### 展示文本 ###

没错,《冬》里面有许多类似亚特文章中这段话语的拆词和缩写梗,更夸张的例子是这样的:
它制造了CBW。它制造了OP。它制造了一种听起来像是TCP的东西。
缩写与填字游戏之外,还有时不时冒出来的短信颜文字,种类丰富,而且是非常地道的年轻人用法,我偶尔会跟一位伊朗裔的澳大利亚朋友在圣彼得堡大厂出品的HC游戏实时对话中聊天,他用的也是类似的颜文字,比方说,<3代表心,:*或者X代表吻,这些都在《冬》中出现了。有趣之处在于,阿莉对语言进行的上述后现代化、网络化、年轻化的揉碎与重组,甚至也并不受到她本人的支持,诚如大概率象征着人间纯真一面的勒克斯对亚特文章的评价:“这篇文章读起来根本就不像是真正的你。”然后再接上亚特自己的一句内心独白:“就像某种已然消失的语法结构,一座由音素和语素所组成的坟场。”

###

:: 练习题组 ::
A) 根据关于《冬》的这段文本,回答下列问题:
(i) 在所举的夸张例子中,“它”制造了哪三样东西?
(ii) 在提到的颜文字用法里,<3代表什么?
(iii) 勒克斯如何评价亚特的文章?
B) 请从关于《冬》的这段文本最后一句之后,续写下一部分。
这里的数据是另一份独立材料,与关于《冬》的这段文本无关。

### 所给资料 ###

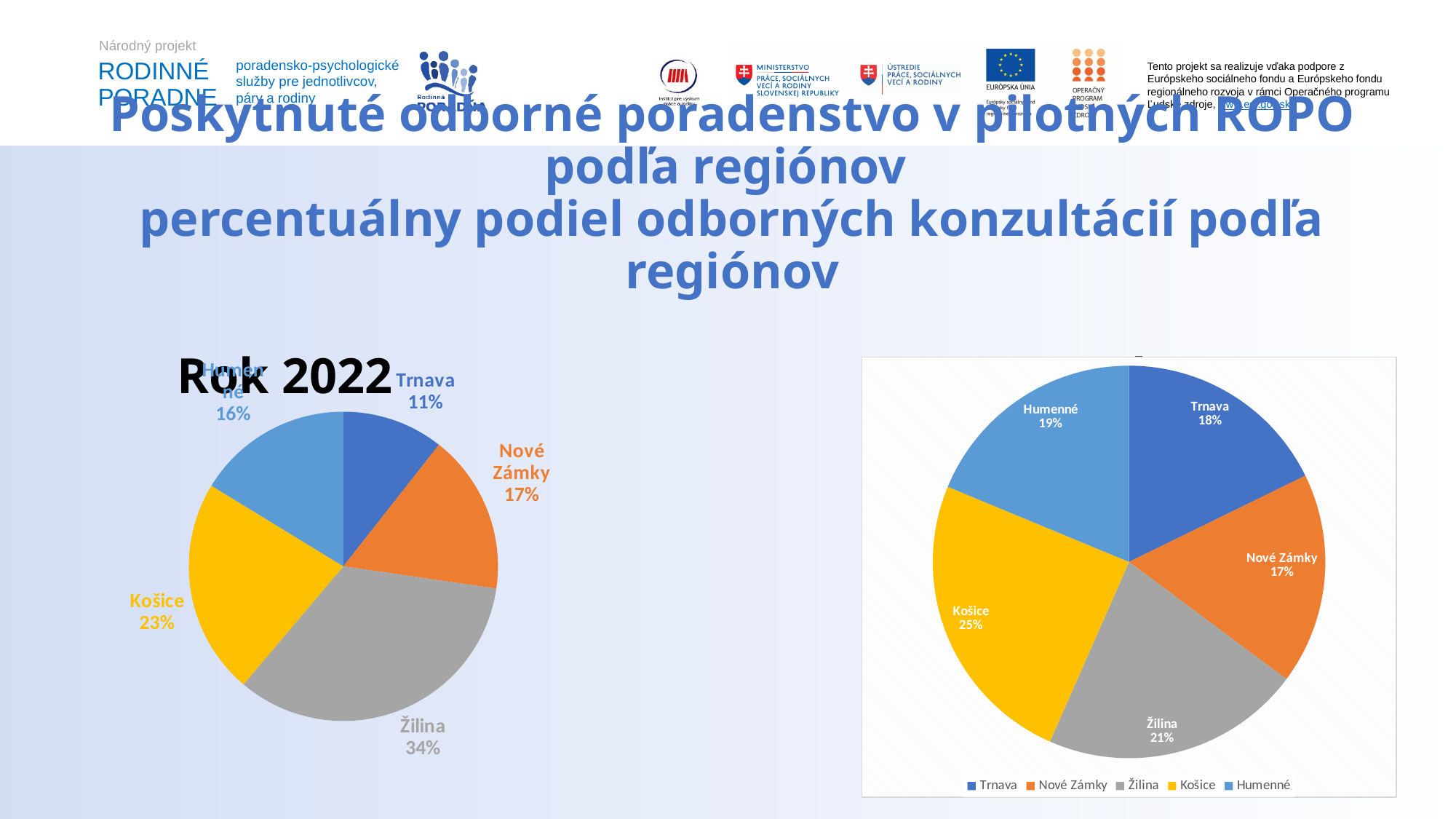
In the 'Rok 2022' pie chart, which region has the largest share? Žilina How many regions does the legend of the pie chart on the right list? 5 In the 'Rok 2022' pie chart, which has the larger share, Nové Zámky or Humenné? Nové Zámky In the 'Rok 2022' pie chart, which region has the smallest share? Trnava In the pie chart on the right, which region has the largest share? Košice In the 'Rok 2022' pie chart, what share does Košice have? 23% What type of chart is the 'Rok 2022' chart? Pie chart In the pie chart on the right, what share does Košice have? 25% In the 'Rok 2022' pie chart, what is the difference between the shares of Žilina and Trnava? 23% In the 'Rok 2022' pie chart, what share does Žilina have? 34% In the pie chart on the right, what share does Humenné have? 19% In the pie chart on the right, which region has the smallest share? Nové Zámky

###

:: 书面作答 ::
A)
(i) CBW、OP,以及一种听起来像是TCP的东西。
(ii) 代表心。
(iii) “这篇文章读起来根本就不像是真正的你。”

B)
为什么?因为细碎也是死亡的征兆,是人类全体在无可挽回地走向黑塞笔下的晚期卡斯塔利亚,《冬》从根本上也是在抨击娱乐至死的当下。所有未来可能阅读《冬》的朋友、所有已经读过的朋友,假如我不在这篇评论的最后提醒一句,恐怕大家都会不自觉地忽略《冬》的开头——第一节的第一行,第一句话:
上帝死了:一切的开始。
为什么阿莉要让读者在一切尚且陌生、阅读的混沌尚且初开的瞬间,强调尼采?她在第一节最后其实已经给出了答案,而且她恐怕也知道大部分人都不会在结束全书后再来重读开头:《冬》的故事“是关于真实世界中真实发生的故事,关于真实的人在真实地球上正在发生的故事”——这才是全书的文眼所在。发现了《冬》隐藏最深的这个秘密之后,再来问为什么,一个回答也呼之欲出:因为尼采在所有的当下。